Мы остановились. Один из охранников пробубнил что-то в кругляшок микрофона у щеки, прислушался к пустоте. Кивнул. Второй боец, не спеша, открыл дверь.
– Заходи! – приказала Тома.
Я повиновался. Дверь за мной закрылась, Тома осталась в коридоре.
Здесь было просторно и светло – не то, что в конуре, из которой я сюда явился. Но главное – здесь меня ждали.
7
– Привет, ребята! – бодро сказал я.
И осекся.
Видимо, тон я выбрал неверно. Ибо друзья мои выглядели так, словно наутро их собирались расстрелять перед строем карателей.

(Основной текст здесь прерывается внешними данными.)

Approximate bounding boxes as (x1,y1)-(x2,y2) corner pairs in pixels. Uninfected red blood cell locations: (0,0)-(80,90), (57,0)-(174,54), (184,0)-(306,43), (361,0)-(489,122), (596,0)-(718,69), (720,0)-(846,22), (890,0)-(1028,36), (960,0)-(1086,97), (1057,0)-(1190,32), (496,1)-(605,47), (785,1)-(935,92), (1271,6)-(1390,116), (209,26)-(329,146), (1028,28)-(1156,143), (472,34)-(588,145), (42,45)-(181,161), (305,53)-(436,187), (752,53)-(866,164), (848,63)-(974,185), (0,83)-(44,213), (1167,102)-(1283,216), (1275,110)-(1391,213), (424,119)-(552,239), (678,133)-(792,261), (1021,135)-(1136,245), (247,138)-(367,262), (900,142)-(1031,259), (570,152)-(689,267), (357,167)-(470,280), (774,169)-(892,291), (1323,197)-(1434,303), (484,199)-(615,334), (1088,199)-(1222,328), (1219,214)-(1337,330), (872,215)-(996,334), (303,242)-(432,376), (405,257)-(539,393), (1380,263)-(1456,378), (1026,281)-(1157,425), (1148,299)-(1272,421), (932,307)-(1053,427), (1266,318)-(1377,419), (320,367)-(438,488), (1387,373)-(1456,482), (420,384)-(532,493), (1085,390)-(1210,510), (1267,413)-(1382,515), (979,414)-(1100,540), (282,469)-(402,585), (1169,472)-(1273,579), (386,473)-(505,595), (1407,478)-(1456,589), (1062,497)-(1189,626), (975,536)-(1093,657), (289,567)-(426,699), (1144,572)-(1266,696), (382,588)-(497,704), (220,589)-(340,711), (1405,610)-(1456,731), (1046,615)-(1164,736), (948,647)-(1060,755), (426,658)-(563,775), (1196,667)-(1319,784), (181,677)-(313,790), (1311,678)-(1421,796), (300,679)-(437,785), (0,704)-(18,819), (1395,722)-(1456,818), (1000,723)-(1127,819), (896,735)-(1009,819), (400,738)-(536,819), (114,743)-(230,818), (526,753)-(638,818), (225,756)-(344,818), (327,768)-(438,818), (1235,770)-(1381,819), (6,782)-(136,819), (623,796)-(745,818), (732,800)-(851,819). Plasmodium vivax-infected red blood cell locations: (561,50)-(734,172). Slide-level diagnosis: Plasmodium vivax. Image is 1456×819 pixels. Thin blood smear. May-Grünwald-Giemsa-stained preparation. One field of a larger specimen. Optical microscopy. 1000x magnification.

Доходяга тихо трясся в дальнем углу. На нем лица не было, и по щекам катились слезы. Крот зябко ежился, примостившись на длинной лавке у дальней стены. Даже Хиляк выглядел удручающе, и мое появление не вывело его из оцепенения. Он, скрючившись, сидел за железным столом, укутавшись в плащ, спрятавшись за полями шляпы
Только Затворник тоскливо помахал мне рукой. Все-таки, он слабаком не был.
– Э, вы чего? – робко произнес я. – Все вроде живы-здоровы, а?
Мне стало неловко за свой излишне бодрый и румяный вид.
Все-таки, у меня нет право на оптимизм. Ведь и силу я получил только для того, чтобы защитить всех этих людей. Но что от меня толку? Как говорится, сила есть – ума не надо…
– Все пропало… – вяло сказал Хиляк. – Конец…
Я осторожно присел рядом.
– Почему – конец? – спросил я, хотя ответ и так был очевиден.
– Штука у них, и Тихоня сдал нас с потрохами, – болезненно оскалился Хиляк. – Мы и на пару километров отъехать не успели, как нас перехватили. Я даже не представляю, чего теперь ждать…
– Но ведь ОНИ не умеют пользоваться Штукой, – неуверенно проговорил я. – И она продолжает работать…
– Это только начало, – покачал головой Хиляк. – Штуку он все равно испортят. Понимаешь? Анималы. Даже ученые не могут по-другому: чтобы что-то познать, им надо разрушить. Как у детей: разломать и посмотреть – что у игрушки внутри?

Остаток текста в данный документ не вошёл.